**WRITTEN EXERCISE:** Filter the rows, copying out each line that contains the word "door".

**DATA TO PROCESS:**
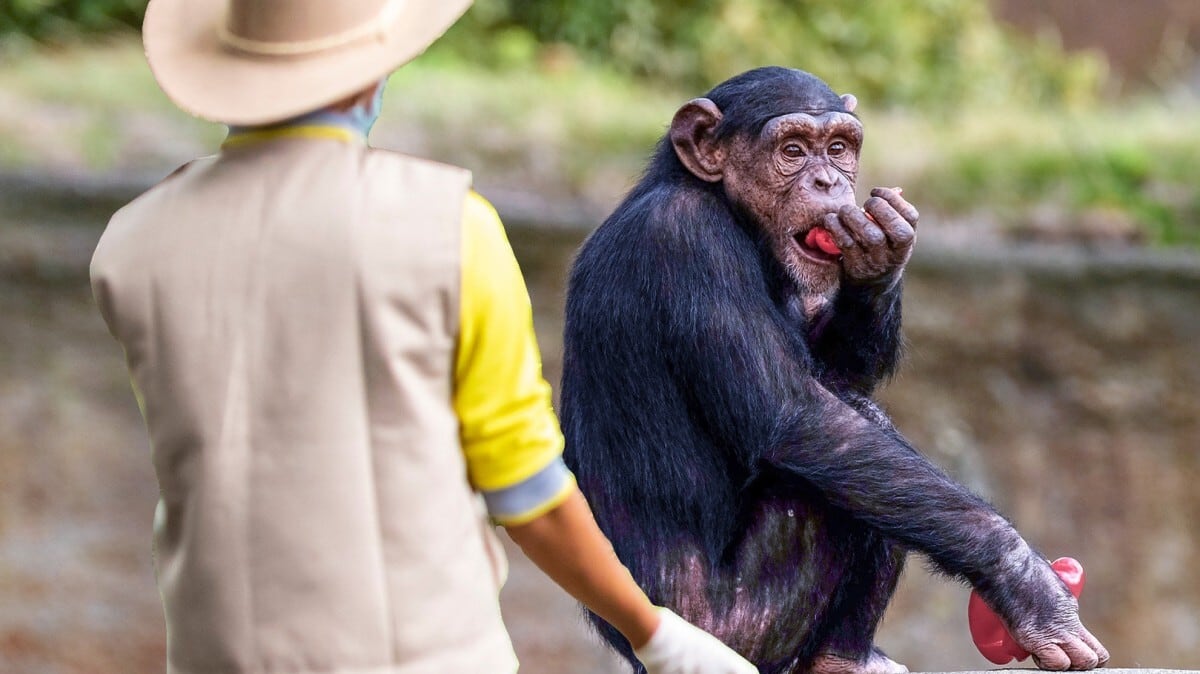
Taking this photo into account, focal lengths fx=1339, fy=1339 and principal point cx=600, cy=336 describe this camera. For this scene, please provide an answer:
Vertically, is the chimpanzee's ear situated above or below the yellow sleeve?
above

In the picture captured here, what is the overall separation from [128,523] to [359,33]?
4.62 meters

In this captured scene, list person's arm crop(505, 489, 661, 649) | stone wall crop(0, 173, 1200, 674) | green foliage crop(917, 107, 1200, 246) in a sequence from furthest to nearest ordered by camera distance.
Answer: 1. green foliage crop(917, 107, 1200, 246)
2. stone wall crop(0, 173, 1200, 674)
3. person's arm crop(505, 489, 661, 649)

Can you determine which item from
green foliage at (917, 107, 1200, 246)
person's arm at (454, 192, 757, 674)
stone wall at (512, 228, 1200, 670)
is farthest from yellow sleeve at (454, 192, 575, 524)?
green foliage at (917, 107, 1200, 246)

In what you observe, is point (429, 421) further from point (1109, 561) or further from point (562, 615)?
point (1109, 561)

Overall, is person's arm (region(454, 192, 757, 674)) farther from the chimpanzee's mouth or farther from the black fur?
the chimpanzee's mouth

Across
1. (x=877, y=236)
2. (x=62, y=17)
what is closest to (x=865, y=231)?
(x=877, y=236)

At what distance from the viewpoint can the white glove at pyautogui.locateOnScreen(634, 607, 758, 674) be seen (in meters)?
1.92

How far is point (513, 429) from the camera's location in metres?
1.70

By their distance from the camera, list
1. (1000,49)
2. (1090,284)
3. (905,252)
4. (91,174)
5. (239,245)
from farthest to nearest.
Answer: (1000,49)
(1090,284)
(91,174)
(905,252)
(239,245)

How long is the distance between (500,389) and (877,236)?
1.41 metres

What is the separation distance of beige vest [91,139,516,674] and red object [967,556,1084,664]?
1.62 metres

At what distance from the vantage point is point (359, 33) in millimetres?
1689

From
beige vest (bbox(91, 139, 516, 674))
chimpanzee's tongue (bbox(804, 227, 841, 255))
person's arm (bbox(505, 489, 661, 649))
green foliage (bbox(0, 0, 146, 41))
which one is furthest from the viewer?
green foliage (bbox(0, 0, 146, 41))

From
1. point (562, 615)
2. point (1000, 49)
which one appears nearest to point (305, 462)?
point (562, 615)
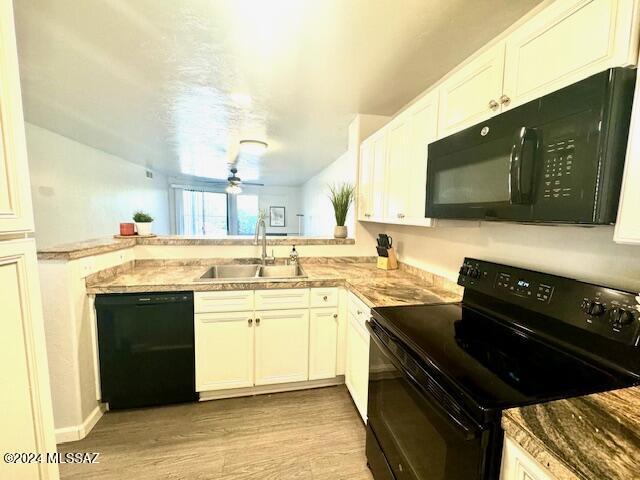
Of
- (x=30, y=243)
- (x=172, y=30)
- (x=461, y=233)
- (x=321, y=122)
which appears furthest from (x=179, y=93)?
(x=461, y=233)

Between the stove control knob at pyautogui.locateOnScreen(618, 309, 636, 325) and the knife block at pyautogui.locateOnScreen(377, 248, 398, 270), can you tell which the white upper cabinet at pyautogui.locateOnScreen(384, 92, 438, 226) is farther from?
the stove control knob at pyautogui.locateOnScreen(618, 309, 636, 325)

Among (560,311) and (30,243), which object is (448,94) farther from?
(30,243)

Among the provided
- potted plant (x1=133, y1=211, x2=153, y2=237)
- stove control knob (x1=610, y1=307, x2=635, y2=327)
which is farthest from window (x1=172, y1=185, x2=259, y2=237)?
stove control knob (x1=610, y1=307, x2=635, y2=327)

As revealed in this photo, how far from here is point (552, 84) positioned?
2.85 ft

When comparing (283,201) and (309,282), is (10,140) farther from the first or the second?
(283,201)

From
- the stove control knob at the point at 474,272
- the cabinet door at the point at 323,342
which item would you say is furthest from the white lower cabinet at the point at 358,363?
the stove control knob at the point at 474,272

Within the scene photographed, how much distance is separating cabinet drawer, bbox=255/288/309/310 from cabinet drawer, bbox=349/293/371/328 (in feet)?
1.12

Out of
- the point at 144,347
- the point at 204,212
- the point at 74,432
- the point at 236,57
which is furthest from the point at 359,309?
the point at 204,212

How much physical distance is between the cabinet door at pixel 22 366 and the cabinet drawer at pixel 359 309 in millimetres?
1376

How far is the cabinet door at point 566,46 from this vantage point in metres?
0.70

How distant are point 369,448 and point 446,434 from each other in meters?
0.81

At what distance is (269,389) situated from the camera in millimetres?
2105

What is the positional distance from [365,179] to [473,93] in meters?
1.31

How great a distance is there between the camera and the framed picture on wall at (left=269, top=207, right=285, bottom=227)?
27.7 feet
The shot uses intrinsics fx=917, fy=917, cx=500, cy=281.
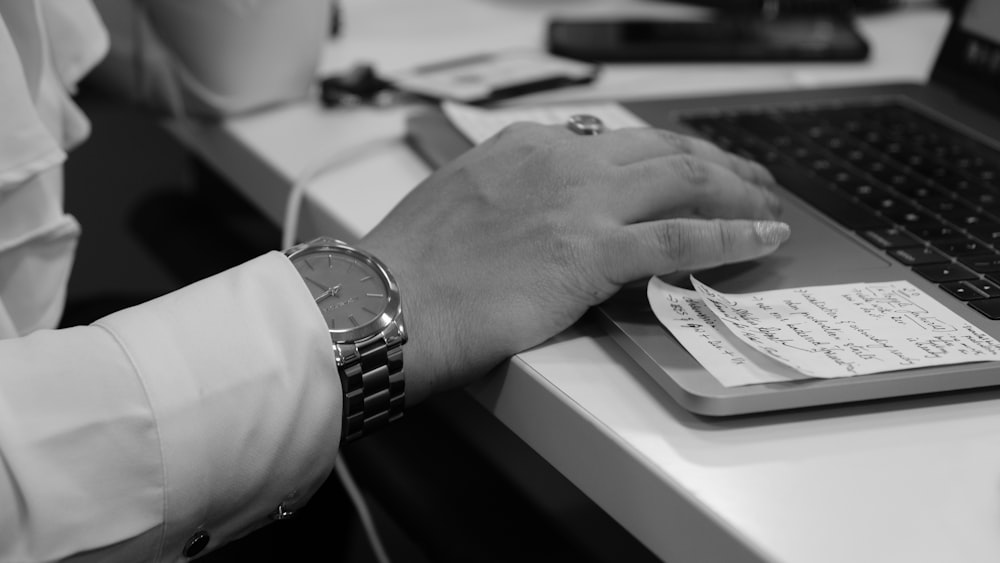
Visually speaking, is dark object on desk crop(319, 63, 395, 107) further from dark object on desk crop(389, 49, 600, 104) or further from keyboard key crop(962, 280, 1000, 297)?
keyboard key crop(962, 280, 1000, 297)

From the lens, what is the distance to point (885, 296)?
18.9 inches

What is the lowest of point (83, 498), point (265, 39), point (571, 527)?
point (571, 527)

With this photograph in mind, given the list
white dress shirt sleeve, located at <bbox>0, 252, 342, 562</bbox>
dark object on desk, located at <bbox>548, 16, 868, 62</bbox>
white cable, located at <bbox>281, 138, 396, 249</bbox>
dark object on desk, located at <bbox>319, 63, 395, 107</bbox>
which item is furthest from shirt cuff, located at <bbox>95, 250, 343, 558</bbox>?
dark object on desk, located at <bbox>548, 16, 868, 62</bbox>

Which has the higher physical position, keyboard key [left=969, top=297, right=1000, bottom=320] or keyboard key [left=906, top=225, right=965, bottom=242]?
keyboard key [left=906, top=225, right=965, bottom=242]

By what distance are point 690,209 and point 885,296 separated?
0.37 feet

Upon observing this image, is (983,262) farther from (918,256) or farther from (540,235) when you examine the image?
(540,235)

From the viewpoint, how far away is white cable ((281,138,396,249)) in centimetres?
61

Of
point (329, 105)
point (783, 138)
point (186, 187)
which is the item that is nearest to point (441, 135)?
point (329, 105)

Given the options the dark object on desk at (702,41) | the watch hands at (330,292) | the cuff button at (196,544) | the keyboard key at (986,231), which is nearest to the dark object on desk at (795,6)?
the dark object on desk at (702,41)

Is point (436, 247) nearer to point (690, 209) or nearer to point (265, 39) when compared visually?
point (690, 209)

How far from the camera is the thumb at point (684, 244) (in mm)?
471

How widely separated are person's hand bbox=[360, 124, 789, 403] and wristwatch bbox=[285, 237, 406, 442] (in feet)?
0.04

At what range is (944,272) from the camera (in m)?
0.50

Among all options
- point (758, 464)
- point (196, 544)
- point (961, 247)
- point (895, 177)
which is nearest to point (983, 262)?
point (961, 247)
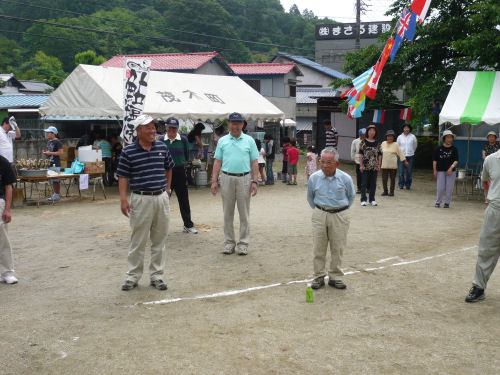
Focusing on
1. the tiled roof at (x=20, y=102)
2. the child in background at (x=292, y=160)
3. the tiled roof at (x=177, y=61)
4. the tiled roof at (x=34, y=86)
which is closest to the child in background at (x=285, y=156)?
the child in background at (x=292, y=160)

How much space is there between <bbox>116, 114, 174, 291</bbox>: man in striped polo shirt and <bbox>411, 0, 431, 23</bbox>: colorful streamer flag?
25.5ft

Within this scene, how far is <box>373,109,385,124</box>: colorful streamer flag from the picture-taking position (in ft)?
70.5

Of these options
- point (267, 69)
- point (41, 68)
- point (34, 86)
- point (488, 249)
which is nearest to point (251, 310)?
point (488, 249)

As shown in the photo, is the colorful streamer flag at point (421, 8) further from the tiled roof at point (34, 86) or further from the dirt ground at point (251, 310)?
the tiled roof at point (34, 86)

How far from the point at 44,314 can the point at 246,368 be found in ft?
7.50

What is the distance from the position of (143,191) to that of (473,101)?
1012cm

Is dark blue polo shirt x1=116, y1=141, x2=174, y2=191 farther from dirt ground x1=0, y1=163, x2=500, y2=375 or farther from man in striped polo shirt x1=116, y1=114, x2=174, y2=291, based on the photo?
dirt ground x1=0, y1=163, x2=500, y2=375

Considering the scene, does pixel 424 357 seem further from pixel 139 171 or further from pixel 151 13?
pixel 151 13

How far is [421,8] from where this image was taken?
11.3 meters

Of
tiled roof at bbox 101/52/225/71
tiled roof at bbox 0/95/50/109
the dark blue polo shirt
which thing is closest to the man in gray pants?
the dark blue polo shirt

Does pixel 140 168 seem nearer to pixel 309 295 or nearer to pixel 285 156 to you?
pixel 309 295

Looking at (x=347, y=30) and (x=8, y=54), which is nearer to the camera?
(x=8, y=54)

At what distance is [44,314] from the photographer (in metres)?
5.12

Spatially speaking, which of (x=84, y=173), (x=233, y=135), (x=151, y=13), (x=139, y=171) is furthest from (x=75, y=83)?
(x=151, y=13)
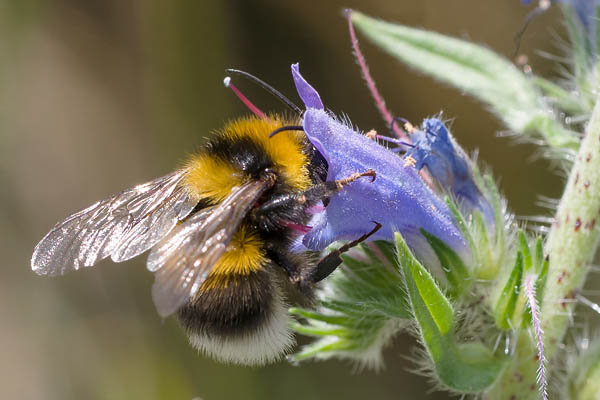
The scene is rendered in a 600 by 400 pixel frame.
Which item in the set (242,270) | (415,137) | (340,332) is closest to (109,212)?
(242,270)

**REPLY TO THE TASK:**
- the cabinet door at the point at 323,342
How much physical distance is between the cabinet door at pixel 22 366 and the cabinet drawer at pixel 359 309 in millimetres?
How far is the cabinet door at point 566,46 from this vantage point in metres?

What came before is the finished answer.